The man was beautiful, built, and,
be still my heart
, doing her dishes. No man had ever offered to do her dishes. Talk about a single mom’s naughty dream brought to life.

“You didn’t have to clean up,” Sara said, but didn’t make a move to stop him, because really, this was the most action she’d had in years. Well, except for that sensational kiss earlier today. And the one last week, which she was hoping to relive tonight. “I would’ve just loaded everything in the dishwasher later.”

“Dishwasher is already full and if you’d seen the mess before…” Trey rested his palms on the edge of the sink and looked over his shoulder. “Pizza was plan B.”

Forcing her gaze from him, she grabbed a juice glass off the table and walked to the sink. One side was overflowing with more pots and pans than Sara even owned, and the water was so black it looked inky. “What was plan A?”

“My nonna’s lasagna.” Which explained the sauce pot, double boiler, and copper deep-dish pan. “When that didn’t work out, we went for good old macaroni and cheese.”

He held up a scorched casserole dish and Sara grimaced.

“You know it comes in a box. You boil water, add milk, and,” she wiggled her fingers, “voil
à
.”

“I was out to impress.”

“Cooper’s a kindergartener. The absence of anything green on the plate is impressive. Neon-orange, superhero-shaped noodles might just win you Babysitter of the Year.”

Especially since a meal that came from a box was a rarity in the Reed house.

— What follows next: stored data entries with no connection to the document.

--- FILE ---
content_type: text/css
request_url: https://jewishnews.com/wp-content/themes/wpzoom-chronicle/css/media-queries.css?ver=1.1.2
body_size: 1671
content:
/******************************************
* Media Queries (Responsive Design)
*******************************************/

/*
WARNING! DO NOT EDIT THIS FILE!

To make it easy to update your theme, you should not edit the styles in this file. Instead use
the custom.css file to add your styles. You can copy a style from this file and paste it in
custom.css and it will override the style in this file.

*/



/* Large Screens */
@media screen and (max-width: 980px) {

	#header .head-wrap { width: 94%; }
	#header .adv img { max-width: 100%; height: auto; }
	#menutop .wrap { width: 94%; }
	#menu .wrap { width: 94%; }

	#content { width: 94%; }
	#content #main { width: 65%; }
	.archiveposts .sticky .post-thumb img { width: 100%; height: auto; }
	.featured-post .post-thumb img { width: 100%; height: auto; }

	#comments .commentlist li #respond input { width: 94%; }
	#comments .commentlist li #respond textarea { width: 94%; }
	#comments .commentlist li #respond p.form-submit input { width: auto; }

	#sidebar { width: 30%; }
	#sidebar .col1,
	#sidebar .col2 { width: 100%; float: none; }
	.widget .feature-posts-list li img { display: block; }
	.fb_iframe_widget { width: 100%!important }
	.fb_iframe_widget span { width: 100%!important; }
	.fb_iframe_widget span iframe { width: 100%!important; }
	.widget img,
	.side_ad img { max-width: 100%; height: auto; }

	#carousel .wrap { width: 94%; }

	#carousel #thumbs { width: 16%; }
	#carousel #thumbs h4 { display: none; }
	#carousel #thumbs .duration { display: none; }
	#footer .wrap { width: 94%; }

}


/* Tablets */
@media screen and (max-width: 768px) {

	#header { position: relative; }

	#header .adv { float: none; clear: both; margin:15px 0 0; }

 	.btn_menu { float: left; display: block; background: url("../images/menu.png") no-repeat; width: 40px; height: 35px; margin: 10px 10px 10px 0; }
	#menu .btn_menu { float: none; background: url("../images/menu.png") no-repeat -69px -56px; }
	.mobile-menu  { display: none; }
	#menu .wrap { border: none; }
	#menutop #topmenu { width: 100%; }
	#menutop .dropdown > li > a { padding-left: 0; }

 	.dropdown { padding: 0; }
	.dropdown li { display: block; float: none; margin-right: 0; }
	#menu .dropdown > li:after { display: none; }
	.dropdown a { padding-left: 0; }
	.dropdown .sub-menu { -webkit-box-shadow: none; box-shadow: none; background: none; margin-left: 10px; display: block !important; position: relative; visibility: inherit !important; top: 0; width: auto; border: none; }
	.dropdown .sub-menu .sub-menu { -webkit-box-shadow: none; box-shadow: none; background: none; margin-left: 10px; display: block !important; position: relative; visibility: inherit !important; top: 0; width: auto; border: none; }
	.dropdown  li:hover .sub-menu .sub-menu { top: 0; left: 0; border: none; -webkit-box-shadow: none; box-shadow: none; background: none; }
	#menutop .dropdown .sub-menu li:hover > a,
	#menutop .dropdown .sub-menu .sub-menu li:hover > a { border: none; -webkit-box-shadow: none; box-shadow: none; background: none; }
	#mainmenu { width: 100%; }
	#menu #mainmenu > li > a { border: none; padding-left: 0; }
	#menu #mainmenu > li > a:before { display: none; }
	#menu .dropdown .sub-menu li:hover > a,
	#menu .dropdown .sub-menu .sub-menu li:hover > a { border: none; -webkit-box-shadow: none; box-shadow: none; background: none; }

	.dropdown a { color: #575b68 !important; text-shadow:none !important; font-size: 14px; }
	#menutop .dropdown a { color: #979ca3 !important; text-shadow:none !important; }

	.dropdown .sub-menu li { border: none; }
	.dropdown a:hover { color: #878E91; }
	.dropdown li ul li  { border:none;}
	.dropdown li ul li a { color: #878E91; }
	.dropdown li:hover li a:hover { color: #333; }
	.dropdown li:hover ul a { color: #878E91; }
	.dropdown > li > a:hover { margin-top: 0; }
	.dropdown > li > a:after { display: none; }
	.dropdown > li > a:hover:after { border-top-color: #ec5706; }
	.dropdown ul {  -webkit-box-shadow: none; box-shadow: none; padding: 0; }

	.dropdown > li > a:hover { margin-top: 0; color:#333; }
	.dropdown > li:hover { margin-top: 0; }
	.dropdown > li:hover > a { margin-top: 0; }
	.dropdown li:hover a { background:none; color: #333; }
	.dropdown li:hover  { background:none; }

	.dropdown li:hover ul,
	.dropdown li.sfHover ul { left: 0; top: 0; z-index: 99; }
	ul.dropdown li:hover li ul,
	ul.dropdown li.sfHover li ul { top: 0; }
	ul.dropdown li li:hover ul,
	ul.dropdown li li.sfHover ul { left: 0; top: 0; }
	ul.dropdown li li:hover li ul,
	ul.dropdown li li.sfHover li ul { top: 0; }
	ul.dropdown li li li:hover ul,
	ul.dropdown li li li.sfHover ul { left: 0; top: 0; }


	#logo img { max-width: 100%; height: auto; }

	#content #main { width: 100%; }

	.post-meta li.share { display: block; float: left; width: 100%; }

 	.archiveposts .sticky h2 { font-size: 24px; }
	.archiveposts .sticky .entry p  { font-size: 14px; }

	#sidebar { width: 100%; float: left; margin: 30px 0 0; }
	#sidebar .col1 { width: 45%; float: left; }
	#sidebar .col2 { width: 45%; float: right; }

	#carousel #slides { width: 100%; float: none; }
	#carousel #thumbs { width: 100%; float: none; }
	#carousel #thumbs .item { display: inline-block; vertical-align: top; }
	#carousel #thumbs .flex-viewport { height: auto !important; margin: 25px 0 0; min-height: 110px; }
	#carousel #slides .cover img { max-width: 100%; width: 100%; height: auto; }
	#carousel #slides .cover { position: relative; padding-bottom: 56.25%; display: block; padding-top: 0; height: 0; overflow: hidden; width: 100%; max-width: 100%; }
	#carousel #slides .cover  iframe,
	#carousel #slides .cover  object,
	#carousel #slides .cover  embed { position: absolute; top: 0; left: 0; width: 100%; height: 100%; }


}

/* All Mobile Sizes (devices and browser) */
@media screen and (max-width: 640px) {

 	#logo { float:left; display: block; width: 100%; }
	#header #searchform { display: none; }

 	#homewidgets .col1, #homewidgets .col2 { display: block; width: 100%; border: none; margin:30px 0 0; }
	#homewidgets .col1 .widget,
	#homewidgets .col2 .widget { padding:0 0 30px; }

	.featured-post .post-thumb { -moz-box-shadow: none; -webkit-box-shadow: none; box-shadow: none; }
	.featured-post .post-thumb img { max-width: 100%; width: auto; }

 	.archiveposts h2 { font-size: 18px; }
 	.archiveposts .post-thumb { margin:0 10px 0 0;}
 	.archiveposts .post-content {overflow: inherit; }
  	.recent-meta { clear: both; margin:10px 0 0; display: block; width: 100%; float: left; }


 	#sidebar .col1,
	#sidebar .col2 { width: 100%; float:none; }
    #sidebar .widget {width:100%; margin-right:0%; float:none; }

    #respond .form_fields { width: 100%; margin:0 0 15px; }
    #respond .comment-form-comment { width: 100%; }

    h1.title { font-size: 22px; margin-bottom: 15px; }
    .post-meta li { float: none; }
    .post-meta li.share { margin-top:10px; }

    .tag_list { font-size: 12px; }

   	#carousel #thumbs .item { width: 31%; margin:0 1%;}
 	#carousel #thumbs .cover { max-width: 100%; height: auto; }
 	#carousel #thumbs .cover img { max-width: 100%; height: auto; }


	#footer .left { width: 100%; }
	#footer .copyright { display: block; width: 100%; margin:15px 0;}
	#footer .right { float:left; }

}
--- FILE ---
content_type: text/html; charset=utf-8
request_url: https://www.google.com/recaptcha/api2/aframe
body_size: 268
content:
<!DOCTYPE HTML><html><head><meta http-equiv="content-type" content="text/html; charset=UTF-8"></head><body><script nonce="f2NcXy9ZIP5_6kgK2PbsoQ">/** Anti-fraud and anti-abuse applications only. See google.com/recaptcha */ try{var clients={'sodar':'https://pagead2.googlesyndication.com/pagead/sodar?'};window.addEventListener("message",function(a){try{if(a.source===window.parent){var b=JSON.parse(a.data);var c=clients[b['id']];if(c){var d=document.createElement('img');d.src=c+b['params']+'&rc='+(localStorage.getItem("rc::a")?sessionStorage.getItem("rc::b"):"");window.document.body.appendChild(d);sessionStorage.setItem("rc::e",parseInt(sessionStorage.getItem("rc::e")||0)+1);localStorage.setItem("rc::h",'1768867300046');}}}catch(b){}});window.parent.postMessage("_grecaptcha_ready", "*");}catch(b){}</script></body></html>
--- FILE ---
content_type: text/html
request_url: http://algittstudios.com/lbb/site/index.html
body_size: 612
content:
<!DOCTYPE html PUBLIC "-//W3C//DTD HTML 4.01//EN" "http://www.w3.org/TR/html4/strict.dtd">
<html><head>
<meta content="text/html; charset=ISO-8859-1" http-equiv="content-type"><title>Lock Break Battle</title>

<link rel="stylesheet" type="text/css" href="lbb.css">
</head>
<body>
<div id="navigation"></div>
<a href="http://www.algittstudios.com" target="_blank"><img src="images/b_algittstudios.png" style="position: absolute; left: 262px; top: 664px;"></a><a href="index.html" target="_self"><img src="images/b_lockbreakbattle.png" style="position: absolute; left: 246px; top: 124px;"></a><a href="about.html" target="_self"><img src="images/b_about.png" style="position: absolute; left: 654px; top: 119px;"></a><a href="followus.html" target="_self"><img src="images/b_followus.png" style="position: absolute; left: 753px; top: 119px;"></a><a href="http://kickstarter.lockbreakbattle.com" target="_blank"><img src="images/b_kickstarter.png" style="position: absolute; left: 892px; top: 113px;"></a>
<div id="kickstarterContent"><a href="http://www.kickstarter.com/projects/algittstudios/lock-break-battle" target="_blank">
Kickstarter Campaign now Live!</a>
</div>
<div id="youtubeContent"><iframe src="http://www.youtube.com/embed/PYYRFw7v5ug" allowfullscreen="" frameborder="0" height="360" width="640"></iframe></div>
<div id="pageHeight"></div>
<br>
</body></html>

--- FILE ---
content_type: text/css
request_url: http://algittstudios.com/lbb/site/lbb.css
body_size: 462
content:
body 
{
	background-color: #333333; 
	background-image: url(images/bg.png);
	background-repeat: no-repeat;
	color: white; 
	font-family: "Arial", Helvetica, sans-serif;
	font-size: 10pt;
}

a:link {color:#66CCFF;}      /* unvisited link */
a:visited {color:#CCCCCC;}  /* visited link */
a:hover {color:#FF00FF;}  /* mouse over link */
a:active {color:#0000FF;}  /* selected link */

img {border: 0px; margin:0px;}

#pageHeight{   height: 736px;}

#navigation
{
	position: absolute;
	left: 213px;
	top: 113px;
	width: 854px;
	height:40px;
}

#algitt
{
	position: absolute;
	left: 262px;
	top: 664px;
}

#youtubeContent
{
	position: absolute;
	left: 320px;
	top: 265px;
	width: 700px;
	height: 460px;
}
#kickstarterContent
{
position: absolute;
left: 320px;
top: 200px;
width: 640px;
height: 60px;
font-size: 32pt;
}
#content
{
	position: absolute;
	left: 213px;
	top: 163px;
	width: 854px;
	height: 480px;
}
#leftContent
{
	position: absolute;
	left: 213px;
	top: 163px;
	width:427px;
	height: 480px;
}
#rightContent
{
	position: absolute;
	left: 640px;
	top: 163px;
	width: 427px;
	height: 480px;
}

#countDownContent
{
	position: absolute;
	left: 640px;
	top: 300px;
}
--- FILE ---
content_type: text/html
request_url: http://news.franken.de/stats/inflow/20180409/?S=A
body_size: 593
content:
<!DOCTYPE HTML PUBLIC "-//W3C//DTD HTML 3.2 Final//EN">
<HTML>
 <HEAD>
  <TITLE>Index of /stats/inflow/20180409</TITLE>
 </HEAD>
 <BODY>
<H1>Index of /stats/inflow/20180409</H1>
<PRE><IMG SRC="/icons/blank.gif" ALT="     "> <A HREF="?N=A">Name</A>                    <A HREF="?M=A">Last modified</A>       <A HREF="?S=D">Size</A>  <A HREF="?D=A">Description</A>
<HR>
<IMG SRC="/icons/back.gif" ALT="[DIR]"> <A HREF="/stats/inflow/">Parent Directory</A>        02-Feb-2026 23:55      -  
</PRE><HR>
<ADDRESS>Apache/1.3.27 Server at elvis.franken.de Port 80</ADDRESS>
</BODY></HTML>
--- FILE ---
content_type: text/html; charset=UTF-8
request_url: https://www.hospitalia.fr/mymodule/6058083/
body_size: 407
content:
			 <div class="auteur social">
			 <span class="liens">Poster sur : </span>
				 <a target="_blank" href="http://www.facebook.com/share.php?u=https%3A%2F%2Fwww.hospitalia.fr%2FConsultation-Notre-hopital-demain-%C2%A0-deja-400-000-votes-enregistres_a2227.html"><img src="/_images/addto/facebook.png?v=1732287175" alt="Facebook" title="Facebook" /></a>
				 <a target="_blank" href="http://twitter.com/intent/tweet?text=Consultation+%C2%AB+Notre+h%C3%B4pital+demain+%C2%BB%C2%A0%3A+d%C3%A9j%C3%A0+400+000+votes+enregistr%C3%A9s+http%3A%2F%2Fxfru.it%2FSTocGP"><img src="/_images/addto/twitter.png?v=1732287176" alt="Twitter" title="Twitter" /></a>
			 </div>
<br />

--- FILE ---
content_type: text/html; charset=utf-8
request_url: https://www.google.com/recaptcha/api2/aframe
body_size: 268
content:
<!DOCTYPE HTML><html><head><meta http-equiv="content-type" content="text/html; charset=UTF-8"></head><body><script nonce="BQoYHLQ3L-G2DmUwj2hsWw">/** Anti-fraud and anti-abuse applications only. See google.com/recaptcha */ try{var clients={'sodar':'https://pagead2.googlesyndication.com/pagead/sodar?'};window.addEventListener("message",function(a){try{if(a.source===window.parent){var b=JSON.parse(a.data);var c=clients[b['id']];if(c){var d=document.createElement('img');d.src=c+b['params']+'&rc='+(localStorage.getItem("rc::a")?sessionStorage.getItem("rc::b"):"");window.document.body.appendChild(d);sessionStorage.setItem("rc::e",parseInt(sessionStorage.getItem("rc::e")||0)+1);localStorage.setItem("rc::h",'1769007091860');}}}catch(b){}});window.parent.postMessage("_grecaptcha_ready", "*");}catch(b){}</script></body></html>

“I was trying to impress you,” he admitted, flashing a tired smile.

In fact, everything about Trey tonight looked tired and a little worn. Even his eyes, which were usually lit with humor and excitement, were dim around the edges. He looked wiped out and disappointed.

“I’m sorry about today.”

“I’m not,” Sara said quietly, taking the dish out of his hand and setting it on the drying rack. “You told my son that he was—what was the word he used when I tucked him in?—oh, yes, awesome.”

That got a small smile. “I got him suspended.”

“There is that,” she said, bumping him with her hip and picking up the dish towel.

She should be irritated at Trey, stressed out over what she was supposed to do with Cooper for the next two weeks while he rode out the suspension, but she couldn’t. Although she would never, under any circumstances, condone fighting, Hunter had it coming and she was proud that her son finally found the confidence and the words to stand up for himself. She just wished he’d kept it to words and forgone the physical display of awesomeness.

“I’m being serious.” Trey rested his palms on the counter and sent her a look so male, her nipples took note of just how well his serious side worked on him. He looked brooding and open and so adorably miserable, it took everything Sara had not to hug him. “I opened my mouth and said the wrong thing, and because of it, Coop got in trouble.”

“So you said the wrong thing.” She shrugged.

He handed Sara a clean pot, which she dried and hung on the rack above the kitchen island.

“And now you have to live with the mess of managing both work and Coop without after-school care.”

“You were trying to make a little boy feel good about himself. It wasn’t your fault he misunderstood,” Sara said, turning back around, only to stop dead in her tracks.

Trey leaned a hip against the counter, looking at her as though he didn’t believe her, as though he couldn’t believe her. And damn if her heart didn’t roll over for him.